Recent analysis from the Kobeissi Letter reveals that Ethereum (ETH) has shed nearly 50% of its value since the 2024 bull run that followed President Trump’s election victory. This steep decline comes as the broader crypto market, which recently hit a three-month high of $3.895 trillion, has fallen by 30% according to Coingecko data. On Friday, ETH was trading at approximately $2,102—a drop of over 10.5% in 24 hours and 22.8% over the past week, levels not seen since December 2023.
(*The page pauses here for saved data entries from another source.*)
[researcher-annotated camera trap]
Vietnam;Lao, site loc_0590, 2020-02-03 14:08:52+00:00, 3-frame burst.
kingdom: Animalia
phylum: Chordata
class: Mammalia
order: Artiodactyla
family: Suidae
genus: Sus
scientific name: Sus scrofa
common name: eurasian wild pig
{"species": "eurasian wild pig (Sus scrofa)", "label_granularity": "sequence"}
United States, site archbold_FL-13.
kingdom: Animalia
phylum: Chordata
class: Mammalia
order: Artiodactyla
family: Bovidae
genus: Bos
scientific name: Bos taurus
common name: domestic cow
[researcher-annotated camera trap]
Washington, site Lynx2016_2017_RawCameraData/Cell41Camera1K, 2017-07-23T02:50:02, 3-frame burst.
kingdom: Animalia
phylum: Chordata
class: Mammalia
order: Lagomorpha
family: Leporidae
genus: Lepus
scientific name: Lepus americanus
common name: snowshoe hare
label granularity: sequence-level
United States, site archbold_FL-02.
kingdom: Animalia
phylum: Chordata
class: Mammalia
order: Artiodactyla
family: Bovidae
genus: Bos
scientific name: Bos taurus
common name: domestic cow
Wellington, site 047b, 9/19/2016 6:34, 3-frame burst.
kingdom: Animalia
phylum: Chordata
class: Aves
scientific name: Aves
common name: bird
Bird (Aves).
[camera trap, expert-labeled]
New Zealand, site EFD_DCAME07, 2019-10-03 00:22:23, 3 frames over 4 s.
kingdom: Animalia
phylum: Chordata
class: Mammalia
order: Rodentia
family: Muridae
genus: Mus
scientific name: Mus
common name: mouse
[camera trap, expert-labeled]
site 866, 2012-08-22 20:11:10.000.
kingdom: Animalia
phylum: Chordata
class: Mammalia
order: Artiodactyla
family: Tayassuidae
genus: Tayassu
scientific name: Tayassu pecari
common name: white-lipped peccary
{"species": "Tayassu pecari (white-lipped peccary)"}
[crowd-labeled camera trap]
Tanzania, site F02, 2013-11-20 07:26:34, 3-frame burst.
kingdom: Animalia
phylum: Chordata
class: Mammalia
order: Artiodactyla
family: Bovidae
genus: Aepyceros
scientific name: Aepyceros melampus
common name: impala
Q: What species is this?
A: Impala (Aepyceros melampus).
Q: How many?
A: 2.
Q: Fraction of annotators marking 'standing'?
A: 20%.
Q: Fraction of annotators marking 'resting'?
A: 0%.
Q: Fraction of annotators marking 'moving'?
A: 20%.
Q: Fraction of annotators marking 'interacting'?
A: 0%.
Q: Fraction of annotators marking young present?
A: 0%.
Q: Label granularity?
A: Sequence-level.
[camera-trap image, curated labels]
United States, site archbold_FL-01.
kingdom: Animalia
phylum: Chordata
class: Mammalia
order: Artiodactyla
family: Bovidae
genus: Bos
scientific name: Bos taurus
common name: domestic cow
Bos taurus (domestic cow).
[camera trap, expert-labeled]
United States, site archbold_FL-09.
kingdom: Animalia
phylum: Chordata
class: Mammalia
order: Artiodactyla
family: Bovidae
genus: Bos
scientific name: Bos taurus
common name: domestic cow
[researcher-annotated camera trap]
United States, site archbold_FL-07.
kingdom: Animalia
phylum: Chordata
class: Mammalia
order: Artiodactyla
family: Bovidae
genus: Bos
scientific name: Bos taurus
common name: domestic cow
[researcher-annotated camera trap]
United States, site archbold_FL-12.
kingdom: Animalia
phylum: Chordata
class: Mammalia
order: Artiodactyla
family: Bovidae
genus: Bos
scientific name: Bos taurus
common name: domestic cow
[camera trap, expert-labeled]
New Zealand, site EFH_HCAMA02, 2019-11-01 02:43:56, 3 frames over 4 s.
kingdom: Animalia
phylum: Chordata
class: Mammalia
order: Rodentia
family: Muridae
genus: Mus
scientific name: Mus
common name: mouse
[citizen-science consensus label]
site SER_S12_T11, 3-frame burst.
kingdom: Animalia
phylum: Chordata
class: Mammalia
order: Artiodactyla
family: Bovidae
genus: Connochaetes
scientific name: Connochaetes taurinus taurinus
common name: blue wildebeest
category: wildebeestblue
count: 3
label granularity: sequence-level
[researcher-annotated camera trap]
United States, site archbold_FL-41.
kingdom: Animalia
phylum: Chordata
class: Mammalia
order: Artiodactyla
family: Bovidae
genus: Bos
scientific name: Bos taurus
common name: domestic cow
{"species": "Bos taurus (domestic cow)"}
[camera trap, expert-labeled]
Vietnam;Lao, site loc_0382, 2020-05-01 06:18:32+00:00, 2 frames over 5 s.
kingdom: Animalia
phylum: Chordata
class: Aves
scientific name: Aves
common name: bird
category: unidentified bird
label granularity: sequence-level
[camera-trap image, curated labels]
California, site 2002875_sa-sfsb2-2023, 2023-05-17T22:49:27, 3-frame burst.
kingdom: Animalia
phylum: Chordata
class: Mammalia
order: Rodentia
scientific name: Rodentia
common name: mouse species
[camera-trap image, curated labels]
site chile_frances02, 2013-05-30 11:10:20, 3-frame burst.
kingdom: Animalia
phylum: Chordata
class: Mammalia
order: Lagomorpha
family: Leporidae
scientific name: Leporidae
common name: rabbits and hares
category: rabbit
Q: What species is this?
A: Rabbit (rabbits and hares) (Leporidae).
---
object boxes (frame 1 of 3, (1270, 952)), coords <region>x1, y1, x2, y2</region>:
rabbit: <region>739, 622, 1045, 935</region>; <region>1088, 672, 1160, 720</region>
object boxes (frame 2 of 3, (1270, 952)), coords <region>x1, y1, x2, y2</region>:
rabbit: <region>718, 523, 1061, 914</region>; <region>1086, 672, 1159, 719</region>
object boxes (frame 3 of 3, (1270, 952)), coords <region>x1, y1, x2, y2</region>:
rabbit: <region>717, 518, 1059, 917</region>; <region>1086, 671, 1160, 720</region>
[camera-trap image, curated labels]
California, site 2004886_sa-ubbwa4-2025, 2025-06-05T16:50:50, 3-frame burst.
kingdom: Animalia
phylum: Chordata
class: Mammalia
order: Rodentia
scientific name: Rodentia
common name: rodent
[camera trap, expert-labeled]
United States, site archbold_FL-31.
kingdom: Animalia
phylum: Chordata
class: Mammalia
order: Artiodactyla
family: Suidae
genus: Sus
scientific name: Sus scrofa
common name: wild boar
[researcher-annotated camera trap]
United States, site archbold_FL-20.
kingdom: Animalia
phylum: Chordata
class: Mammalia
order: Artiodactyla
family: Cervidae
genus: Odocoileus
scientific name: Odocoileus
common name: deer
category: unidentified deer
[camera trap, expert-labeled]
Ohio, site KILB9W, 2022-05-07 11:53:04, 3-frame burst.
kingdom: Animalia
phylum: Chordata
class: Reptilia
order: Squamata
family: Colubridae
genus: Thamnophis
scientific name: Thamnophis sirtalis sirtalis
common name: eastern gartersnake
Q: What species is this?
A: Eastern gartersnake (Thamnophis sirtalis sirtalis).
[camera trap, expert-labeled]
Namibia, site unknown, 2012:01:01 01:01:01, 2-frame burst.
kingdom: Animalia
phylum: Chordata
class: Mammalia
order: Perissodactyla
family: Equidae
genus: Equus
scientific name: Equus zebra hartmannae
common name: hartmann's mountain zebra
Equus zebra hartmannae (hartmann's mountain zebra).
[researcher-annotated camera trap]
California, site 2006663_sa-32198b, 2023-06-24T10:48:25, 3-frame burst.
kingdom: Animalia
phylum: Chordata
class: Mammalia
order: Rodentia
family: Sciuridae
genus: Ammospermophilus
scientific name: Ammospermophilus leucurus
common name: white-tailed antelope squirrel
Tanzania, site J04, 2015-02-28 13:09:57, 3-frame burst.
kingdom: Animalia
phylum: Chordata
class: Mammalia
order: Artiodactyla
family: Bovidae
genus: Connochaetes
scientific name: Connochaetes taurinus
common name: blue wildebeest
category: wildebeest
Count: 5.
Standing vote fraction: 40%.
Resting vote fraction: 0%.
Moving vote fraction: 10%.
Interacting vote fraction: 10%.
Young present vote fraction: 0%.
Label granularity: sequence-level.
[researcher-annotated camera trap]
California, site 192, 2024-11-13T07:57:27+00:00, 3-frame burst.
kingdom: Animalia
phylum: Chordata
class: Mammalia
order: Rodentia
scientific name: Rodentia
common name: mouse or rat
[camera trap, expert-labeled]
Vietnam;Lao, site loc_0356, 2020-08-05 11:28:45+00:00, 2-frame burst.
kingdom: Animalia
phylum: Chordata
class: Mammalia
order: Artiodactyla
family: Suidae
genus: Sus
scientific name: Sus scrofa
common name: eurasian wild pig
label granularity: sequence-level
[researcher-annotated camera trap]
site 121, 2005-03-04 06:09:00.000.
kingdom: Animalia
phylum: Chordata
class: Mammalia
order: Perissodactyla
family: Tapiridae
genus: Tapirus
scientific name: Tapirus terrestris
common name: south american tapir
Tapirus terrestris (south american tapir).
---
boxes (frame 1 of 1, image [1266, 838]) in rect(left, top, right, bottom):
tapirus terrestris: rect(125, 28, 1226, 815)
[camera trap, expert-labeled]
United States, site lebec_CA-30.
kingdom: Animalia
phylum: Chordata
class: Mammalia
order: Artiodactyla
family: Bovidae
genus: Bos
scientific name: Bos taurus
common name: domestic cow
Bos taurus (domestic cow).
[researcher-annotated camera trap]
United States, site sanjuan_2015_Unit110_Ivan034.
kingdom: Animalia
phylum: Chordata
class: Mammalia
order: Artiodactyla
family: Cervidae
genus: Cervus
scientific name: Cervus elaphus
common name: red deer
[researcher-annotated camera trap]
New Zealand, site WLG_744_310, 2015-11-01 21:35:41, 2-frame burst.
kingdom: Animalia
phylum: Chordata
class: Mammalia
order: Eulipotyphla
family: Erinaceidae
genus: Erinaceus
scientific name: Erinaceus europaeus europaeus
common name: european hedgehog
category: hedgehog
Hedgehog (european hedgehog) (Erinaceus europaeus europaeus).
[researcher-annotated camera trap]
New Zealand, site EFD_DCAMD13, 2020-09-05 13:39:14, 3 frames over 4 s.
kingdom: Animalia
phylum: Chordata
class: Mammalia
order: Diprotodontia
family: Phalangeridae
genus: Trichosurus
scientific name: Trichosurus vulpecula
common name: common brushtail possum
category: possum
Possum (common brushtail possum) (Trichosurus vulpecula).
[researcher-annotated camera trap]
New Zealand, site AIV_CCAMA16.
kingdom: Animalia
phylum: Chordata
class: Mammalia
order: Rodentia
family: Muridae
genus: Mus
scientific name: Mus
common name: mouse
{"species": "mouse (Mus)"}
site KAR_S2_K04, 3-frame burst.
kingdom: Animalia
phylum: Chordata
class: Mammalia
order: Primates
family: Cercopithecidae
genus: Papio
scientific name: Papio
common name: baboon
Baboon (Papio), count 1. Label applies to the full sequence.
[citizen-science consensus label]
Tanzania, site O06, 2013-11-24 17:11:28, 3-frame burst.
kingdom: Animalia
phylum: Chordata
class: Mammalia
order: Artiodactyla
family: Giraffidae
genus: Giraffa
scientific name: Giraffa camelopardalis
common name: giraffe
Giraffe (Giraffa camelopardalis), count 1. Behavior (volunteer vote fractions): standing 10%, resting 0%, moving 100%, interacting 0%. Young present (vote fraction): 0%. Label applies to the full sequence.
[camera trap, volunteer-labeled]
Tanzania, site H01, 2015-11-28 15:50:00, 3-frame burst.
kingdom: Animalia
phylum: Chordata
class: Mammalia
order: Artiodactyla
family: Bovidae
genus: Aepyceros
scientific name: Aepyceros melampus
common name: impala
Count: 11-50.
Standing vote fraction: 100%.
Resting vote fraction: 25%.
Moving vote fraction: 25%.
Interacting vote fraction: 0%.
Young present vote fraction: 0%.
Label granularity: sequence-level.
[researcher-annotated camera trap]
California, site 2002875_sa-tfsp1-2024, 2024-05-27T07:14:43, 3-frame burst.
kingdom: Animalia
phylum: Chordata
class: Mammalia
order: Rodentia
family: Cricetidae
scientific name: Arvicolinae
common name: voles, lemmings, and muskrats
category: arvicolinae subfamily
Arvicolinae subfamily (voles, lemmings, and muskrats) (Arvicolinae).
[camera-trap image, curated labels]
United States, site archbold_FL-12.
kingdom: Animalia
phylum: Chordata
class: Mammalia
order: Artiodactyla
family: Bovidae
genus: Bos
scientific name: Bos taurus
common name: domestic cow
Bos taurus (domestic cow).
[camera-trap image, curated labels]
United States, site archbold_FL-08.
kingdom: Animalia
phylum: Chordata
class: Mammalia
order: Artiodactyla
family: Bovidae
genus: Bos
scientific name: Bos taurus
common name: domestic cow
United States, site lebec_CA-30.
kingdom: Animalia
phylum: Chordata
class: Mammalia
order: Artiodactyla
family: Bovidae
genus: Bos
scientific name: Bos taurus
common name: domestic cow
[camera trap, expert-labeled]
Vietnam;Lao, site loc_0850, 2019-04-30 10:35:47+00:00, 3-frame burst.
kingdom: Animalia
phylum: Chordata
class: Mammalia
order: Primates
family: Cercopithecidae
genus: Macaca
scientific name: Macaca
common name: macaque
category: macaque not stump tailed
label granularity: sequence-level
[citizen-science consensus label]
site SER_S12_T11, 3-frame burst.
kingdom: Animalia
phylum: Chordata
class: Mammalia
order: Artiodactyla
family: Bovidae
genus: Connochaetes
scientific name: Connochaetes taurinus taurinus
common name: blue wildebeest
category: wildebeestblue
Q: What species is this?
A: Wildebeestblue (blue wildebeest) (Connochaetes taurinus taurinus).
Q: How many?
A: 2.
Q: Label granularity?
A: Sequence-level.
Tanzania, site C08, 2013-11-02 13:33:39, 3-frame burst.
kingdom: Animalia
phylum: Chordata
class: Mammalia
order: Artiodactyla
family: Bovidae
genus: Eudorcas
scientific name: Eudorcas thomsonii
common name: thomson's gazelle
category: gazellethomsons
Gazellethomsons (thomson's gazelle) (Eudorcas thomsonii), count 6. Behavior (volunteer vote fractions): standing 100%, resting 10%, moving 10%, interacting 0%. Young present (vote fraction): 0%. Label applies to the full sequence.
Forced Liquidations and Technical Signals
Data from Coinglass indicates that about $211 million in Ethereum liquidations occurred in the last 24 hours, with long positions comprising nearly $181 million of the total. This wave of forced sell-offs has intensified the downward pressure on ETH. Technical analysis shows that Ethereum is hovering near the crucial $2,000 support level. A breach of this threshold could pave the way for further declines towards $1,800. Conversely, a break above $2,500 might trigger a rally, with potential targets around $2,870 and even $3,400, though current trends point to sustained weakness.
Broader Market Concerns
The entire cryptocurrency market is in turmoil, driven partly by a significant hack that caused Bybit to lose approximately $1.4 billion in ETH. Moreover, uncertainty has been fueled by new tariff measures imposed by President Trump on Canada and Mexico, which have rattled investor confidence. Bitcoin has dipped below $80,000, and altcoins like Solana have experienced severe declines, indicating that overall sentiment remains bearish.